Security Model and Risk Analysis

Security is at the core of Traceva’s protocol design. Given the sensitivity of its use cases ranging from private identity verification to anonymous financial transactions, Traceva adopts a multilayered, cryptography-first security approach. This section outlines the threat models addressed by the system, the defensive strategies employed, and the security guarantees delivered by each component, particularly those involving zero-knowledge proofs, encrypted storage, and autonomous agent interactions.


Threat Models and Risk Mitigation Strategies

Traceva considers and actively defends against the following threat categories:

1. Identity Correlation and Deanonymization

  • Threat: Adversaries may attempt to correlate identities across different platforms, DApps, or transactions to deanonymize users.

  • Mitigation: The use of ephemeral addresses, zkProof-based credentials, and strict data compartmentalization ensures no identifiable metadata is exposed across modules.

2. Message Interception or Metadata Leakage

  • Threat: Even if message content is encrypted, metadata (sender, receiver, timestamp) could leak sensitive information.

  • Mitigation: Protocols like Waku and Nym obscure metadata through randomized message propagation and mixnet routing, while end-to-end encryption ensures content confidentiality.

3. Transaction Linkability

  • Threat: Repeated use of static wallet addresses can reveal behavioral patterns and wallet ownership.

  • Mitigation: Stealth addresses and zkReceipts unlink transaction flows, hiding sender, receiver, and transaction details from public visibility.

4. Agent Hijacking or Misbehavior

  • Threat: Compromised agents could execute malicious actions or leak sensitive delegated permissions.

  • Mitigation: Agent behavior is bound by zk-delegation proofs with scope limits and trace restrictions.
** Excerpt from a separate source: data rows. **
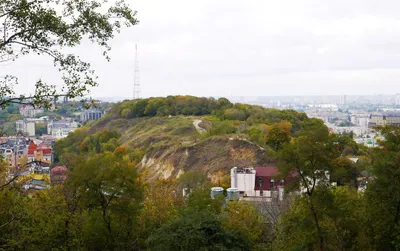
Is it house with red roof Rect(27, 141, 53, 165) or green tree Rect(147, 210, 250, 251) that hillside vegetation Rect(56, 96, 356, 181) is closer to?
house with red roof Rect(27, 141, 53, 165)

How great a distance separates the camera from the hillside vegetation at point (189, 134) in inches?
1449

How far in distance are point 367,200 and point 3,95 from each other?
8693 millimetres

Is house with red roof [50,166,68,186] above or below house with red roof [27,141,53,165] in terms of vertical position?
above

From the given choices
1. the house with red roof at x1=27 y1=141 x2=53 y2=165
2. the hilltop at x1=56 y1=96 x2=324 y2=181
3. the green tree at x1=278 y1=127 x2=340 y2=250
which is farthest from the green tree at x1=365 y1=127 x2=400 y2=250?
the house with red roof at x1=27 y1=141 x2=53 y2=165

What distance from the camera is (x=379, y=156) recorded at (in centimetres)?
1174

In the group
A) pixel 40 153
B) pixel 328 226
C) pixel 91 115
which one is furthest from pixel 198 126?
pixel 91 115

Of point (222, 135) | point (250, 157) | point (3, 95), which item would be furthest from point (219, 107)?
point (3, 95)

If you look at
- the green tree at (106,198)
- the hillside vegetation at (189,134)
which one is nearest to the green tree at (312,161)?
the hillside vegetation at (189,134)

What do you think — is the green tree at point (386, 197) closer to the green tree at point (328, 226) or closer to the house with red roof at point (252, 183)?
the green tree at point (328, 226)

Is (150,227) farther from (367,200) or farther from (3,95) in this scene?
(3,95)

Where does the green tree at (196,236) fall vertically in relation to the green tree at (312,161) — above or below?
below

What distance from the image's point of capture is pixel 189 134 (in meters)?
51.5

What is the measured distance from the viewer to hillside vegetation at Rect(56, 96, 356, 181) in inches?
1449

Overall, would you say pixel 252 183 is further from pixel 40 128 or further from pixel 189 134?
pixel 40 128
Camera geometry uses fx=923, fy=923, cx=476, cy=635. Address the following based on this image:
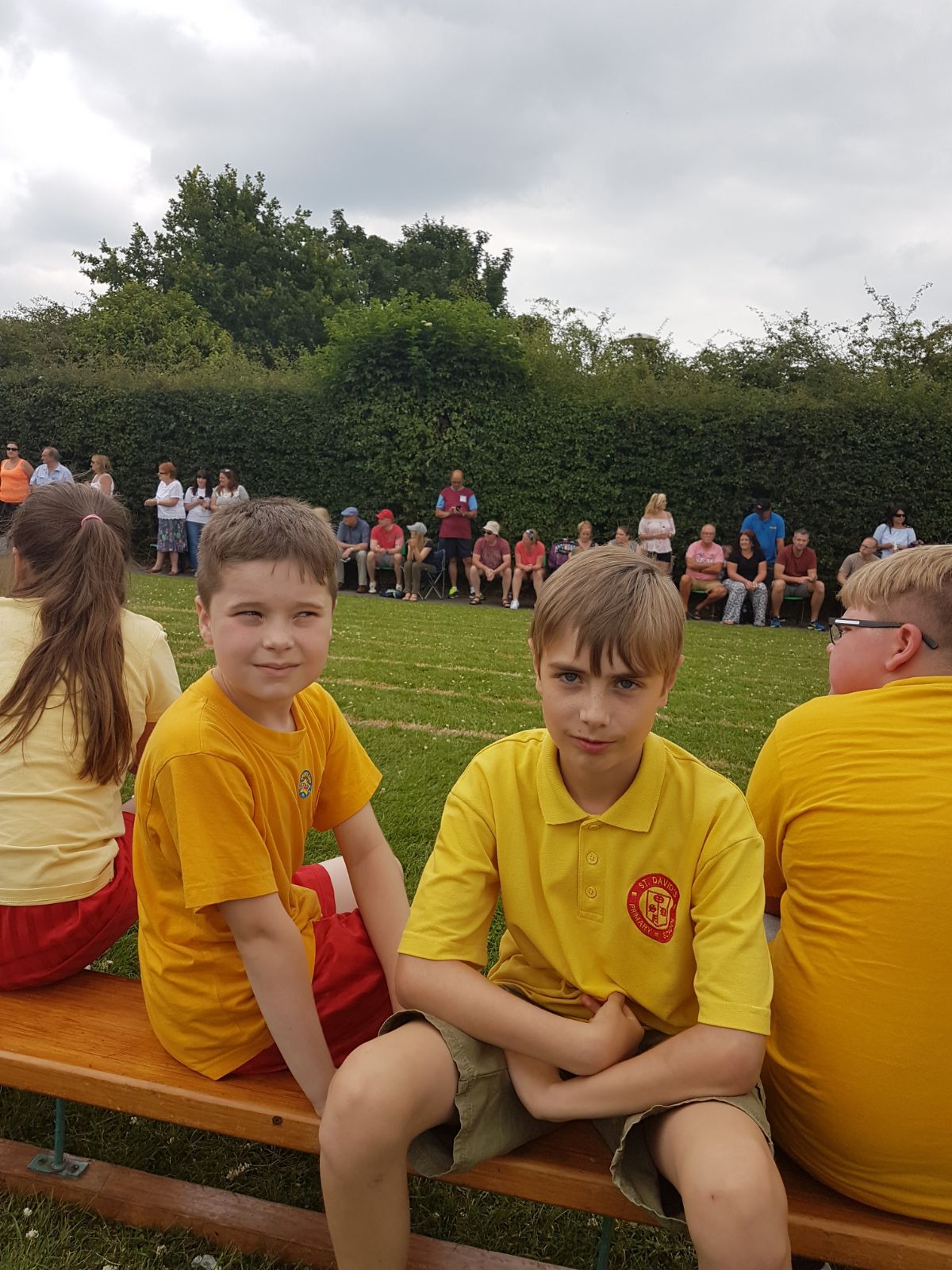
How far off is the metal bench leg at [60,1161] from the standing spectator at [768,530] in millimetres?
15025

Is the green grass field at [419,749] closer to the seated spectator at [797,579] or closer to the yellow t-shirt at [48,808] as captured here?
the yellow t-shirt at [48,808]

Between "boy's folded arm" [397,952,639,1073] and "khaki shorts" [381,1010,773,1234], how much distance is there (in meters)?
0.04

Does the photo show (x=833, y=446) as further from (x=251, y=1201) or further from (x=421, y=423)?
(x=251, y=1201)

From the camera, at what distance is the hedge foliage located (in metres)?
16.5

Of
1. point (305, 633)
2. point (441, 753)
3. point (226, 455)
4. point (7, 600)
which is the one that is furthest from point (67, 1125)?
point (226, 455)

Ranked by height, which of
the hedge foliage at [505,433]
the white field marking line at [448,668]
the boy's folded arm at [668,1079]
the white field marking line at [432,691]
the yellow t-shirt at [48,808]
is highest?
the hedge foliage at [505,433]

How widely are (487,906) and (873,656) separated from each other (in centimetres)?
104

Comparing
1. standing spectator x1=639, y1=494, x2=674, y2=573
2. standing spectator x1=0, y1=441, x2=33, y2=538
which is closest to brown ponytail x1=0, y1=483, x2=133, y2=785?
standing spectator x1=639, y1=494, x2=674, y2=573

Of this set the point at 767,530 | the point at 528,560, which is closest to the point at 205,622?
the point at 528,560

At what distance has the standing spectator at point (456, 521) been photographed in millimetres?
16922

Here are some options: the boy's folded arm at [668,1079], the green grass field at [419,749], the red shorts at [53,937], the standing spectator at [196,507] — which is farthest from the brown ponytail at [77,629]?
the standing spectator at [196,507]

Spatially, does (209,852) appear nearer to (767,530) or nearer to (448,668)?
(448,668)

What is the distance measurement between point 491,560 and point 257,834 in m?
14.9

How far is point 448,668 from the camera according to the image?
8.92 m
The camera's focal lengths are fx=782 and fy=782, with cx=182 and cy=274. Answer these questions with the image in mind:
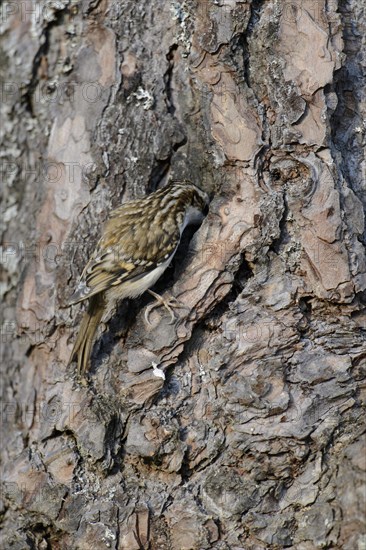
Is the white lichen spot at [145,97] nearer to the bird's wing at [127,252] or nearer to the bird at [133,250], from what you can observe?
the bird at [133,250]

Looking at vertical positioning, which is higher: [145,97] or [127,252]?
[145,97]

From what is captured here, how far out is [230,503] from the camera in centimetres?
323

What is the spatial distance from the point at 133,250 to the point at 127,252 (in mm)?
40

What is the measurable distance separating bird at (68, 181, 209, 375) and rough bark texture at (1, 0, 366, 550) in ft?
0.28

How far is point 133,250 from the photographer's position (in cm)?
373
All actions require zero-knowledge authorization, preventing overreach or impersonation.

5. Credential Forgery or Replay Attacks

  • Threat: Malicious actors may attempt to forge or reuse expired credentials to access gated services.

  • Mitigation: Verifiable credentials issued under Traceva include expiration timestamps, revocation checks, and zk validation against current state trees to prevent forgery or misuse.


zkProof Security Considerations and Audit Procedures

Zero-knowledge proofs form the backbone of Traceva’s privacy guarantees. Their implementation follows strict cryptographic standards and undergoes rigorous testing:

  • Proof Soundness: All zk circuits are designed to prevent false positives. Soundness ensures that proofs can only be generated by entities who genuinely possess the underlying data.

  • Trusted Setup Management: For zk-SNARKs, trusted setup ceremonies are transparently managed or replaced with universal setups where applicable. Where feasible, zk-STARKs are used to eliminate setup trust assumptions entirely.

  • Circuit Auditing: All zero-knowledge circuits undergo formal verification, peer review, and third-party audits to validate correctness, efficiency, and resistance to cryptographic attacks.

  • Upgrade Strategy: Traceva implements upgradeable zk circuits through governance-driven proposals, with backwards compatibility layers and formal migration procedures to ensure seamless security evolution.


Storage and Encryption Standards

Traceva enforces industry-grade encryption and distributed storage security practices:

  • File Encryption: Uses AES-256 for symmetric encryption and Elliptic Curve Cryptography (ECC) for key sharing and identity-based encryption.

  • Data Sharding and Redundancy: Files are fragmented and distributed across decentralized networks (IPFS, Filecoin, Arweave), ensuring censorship resistance, redundancy, and tamper-proof permanence.

  • Access Control via zkProofs: File access is not gated by public keys or centralized authorization servers, but by verifiable zero-knowledge conditions such as role membership, credential ownership, or proof-of-identity.

  • Access Expiry and Destruction: Optional self-destruct, time-lock, and one-time-access parameters provide granular control and minimize persistent exposure.


Agent Security and Delegation Safety Measures

Traceva Agents, though autonomous, operate under strict cryptographic boundaries to preserve user control and trust.

  • zk-Verified Delegation: All agent permissions are granted via zero-knowledge delegation proofs, specifying the exact scope (e.g., only vote, only transfer under X value) and time constraints of the granted authority.

  • Non-Custodial Design: Agents cannot access user keys or funds directly. They interact via signed, pre-approved instructions, maintaining full custody with the user unless explicitly permitted through smart contracts.

  • Behavior Constraints: Agents are sandboxed with enforced action thresholds and trace limits. Misbehavior triggers automated revocation of delegation authority.

  • Auditability: Though agents minimize traceability, their cryptographic actions are verifiable (when required) through proof logs and time-bound attestations, allowing secure audits without revealing user identity.